▽
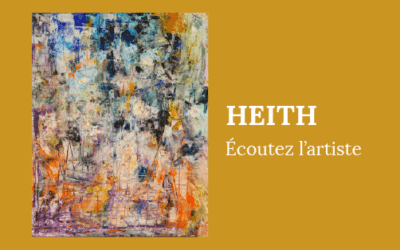 HEITH – Écouter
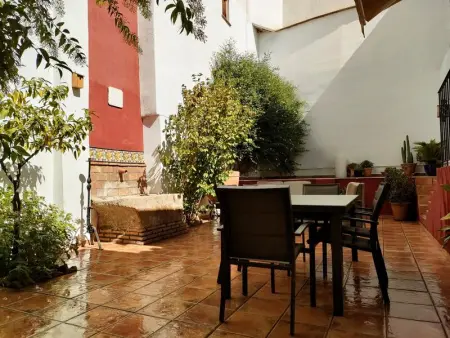 Appartement à Granada, Appartement spacieux à Granada avec jardin clôturé de 160 m² - L1064910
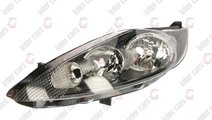 Far FORD FIESTA VI Producator DEPO 431-1187LMLDEM2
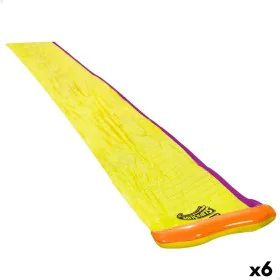 Toboggan d'eau Wham-O 70 x 12 x 450 cm 6 Unités de Wham-O, Toboggans aquatiques de jardin - Réf : S8903233, Prix : 64,44 €, R...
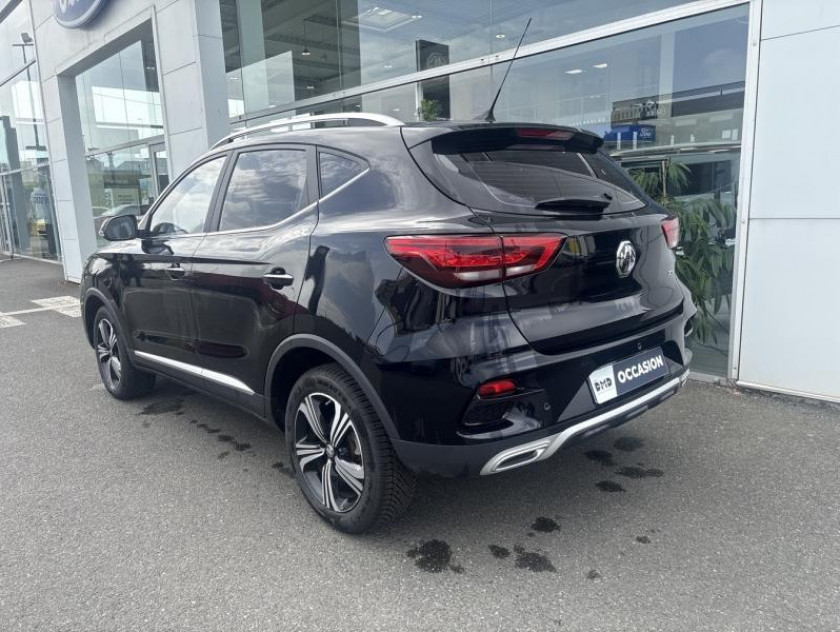 MG Motor Zs 1.5 Vti-tech 106ch Comfort - Visuel #3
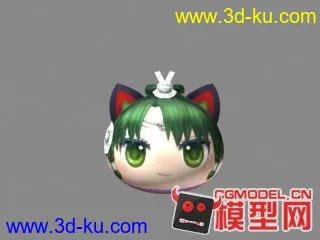 仙剑5前传 动物/怪物模型的图片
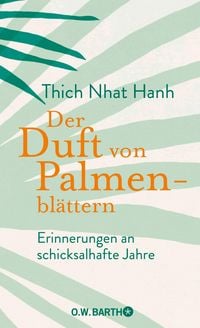 Produktbild: Der Duft von Palmenblättern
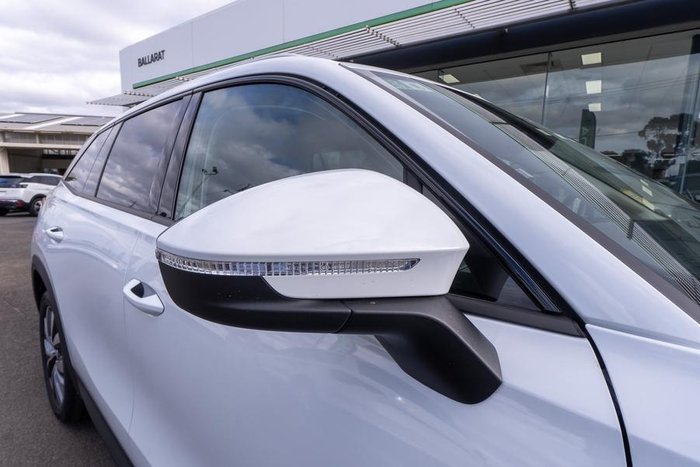 2025 SKODA Kodiaq 140TSI Select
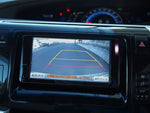 ESTIMA HYBRID 4WD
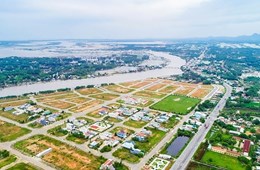Dòng tiền đổ về miền Trung, nhà đầu tư tìm kiếm đất nền ở đâu nhiều nhất?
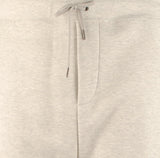 POLO RALPH LAUREN Men's Big & Tall Double Knit Jogger Pant GryH 2XB Grey Heather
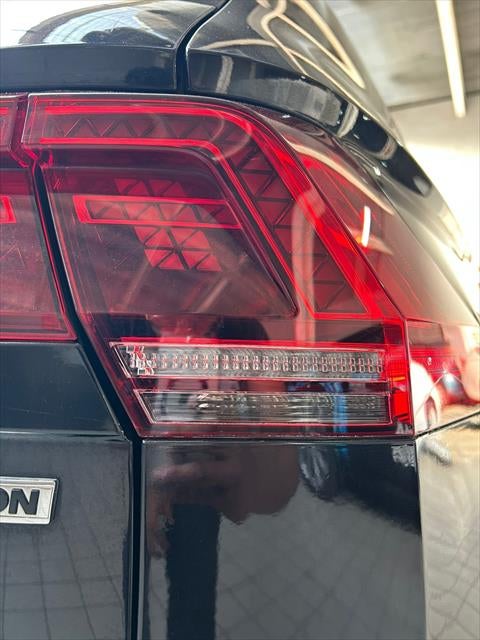 2020 Volkswagen Tiguan 2.0 Highline At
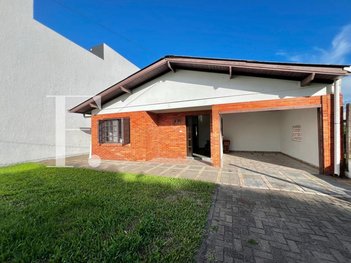 house em Avenida Paraguassu, Xangri-Lá - Xangri-Lá - RS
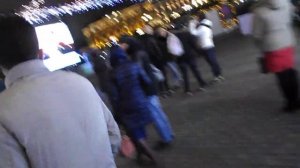 Поздравляшки на манежке.дек. 2015. DSCN1867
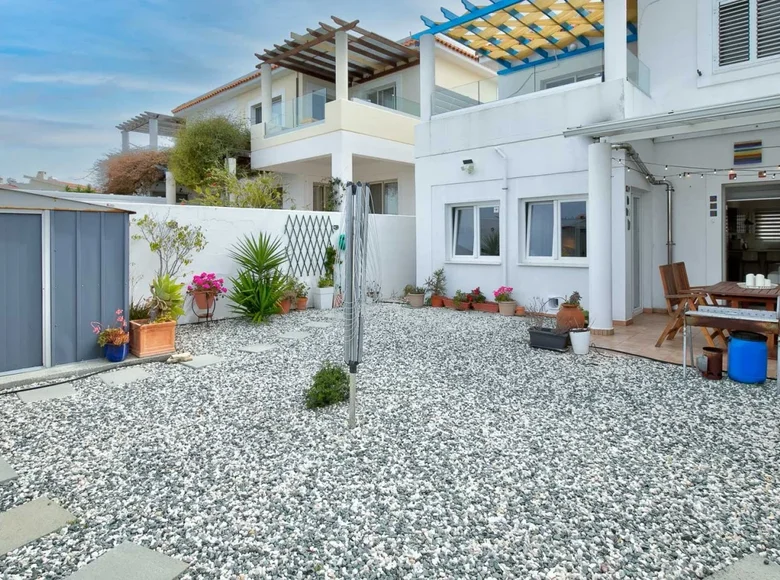 Appartement 2 chambres 96 m² Pissouri Municipality, Chypre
△
AIM OF THE EXERCISE: Copy all fifteen entries above word for word, leaving out the picture markers.

SOLUTION FOR THIS PROBLEM:
 HEITH – Écouter
 Appartement à Granada, Appartement spacieux à Granada avec jardin clôturé de 160 m² - L1064910
 Far FORD FIESTA VI Producator DEPO 431-1187LMLDEM2
 Toboggan d'eau Wham-O 70 x 12 x 450 cm 6 Unités de Wham-O, Toboggans aquatiques de jardin - Réf : S8903233, Prix : 64,44 €, R...
 MG Motor Zs 1.5 Vti-tech 106ch Comfort - Visuel #3
 仙剑5前传 动物/怪物模型的图片
 Produktbild: Der Duft von Palmenblättern
 2025 SKODA Kodiaq 140TSI Select
 ESTIMA HYBRID 4WD
Dòng tiền đổ về miền Trung, nhà đầu tư tìm kiếm đất nền ở đâu nhiều nhất?
 POLO RALPH LAUREN Men's Big & Tall Double Knit Jogger Pant GryH 2XB Grey Heather
 2020 Volkswagen Tiguan 2.0 Highline At
 house em Avenida Paraguassu, Xangri-Lá - Xangri-Lá - RS
 Поздравляшки на манежке.дек. 2015. DSCN1867
 Appartement 2 chambres 96 m² Pissouri Municipality, Chypre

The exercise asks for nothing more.